* _Task instructions_:
**A)** In the micrometer thread, which company is named as the owner of Brown & Sharpe?
**B)** Pick up the micrometer thread after its last sentence and continue it.

* _Document extract_:
──────

However I'm looking to buy a new set of mics, depth gages and various other hand tools, but brown and sharpe is also significantly more expensive than mitutoyo's version. The question is why? Seems like almost everyone buys mitutoyo these days, is it because they are less expensive? Certainly they are accurate.

Would you, if you were me, just pay the extra $100 each for brown and sharpe, or should I got mitutoyo. I know this topic gets covered every few years, but perhaps someone has some new insight or opinions that might help.

Thanks,
I'm also open to alternative suggestions, I'm not ruling out anything.
 
I like a lot of the classic B&S tools as well. However, times have changed and the money and attention of Hexagon (B&S owner) goes to CMM's and other high ticket items. Many of the hand tools are now made in China.

In digital calipers, I'd get Mitutoyo. Some of their high accuracy slide-mics are also nice, but expensive. Personally, I think their standard digital mics are a bit clunky; though excellent in terms of accuracy and reliability.

For seldom used sizes and tools (large mics, maybe bore mics, etc.), I'd consider buying older tools in top condition. Whether you want digital versions somewhat depends on the mix of US and metric-dimensioned parts you need to deal with.
 
I should probably qualify what I'm looking for exactly. Starting with these

0-1 mic accurate and reliable to .0001
1-2 mic same
2-3 mic same
Ratchet thimble preferred but not necessary.

Depth mic .001 is sufficient, but .0001 would be great.

Inside mic (already bought a mitutoyo, as brown and sharpe doesn't make one) 0-1 accurate to .0001. I can return this if you like something better.

──────

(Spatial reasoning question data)
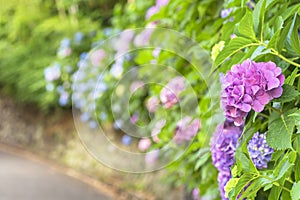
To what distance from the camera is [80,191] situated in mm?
5531

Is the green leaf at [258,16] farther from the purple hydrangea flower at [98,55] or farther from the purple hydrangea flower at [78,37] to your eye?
the purple hydrangea flower at [78,37]

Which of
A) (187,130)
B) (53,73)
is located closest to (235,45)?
(187,130)

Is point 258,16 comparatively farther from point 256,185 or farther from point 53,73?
point 53,73

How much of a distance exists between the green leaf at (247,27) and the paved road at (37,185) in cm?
429

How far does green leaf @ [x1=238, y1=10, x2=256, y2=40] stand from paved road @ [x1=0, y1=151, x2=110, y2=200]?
4290 millimetres

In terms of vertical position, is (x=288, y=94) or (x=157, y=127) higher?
(x=157, y=127)

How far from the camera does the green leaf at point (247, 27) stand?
1020 mm

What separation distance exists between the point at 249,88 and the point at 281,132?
0.38 ft

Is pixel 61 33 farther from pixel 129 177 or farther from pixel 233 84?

──────

* _Response list_:
**A)** Hexagon

**B)**
These all all for shop floor/setup, however they will be kept under lock and key, used only by me for more critical parts. Regular calibration interval. Really I'm going to treat them like inspection room tools, only to be used carefully. I don't mind buying the right tool.
 
I like a lot of the classic B&S tools as well. However, times have changed and the money and attention of Hexagon (B&S owner) goes to CMM's and other high ticket items. Many of the hand tools are now made in China.

In digital calipers, I'd get Mitutoyo. Some of their high accuracy slide-mics are also nice, but expensive. Personally, I think their standard digital mics are a bit clunky; though excellent in terms of accuracy and reliability.

For seldom used sizes and tools (large mics, maybe bore mics, etc.), I'd consider buying older tools in top condition. Whether you want digital versions somewhat depends on the mix of US and metric-dimensioned parts you need to deal with.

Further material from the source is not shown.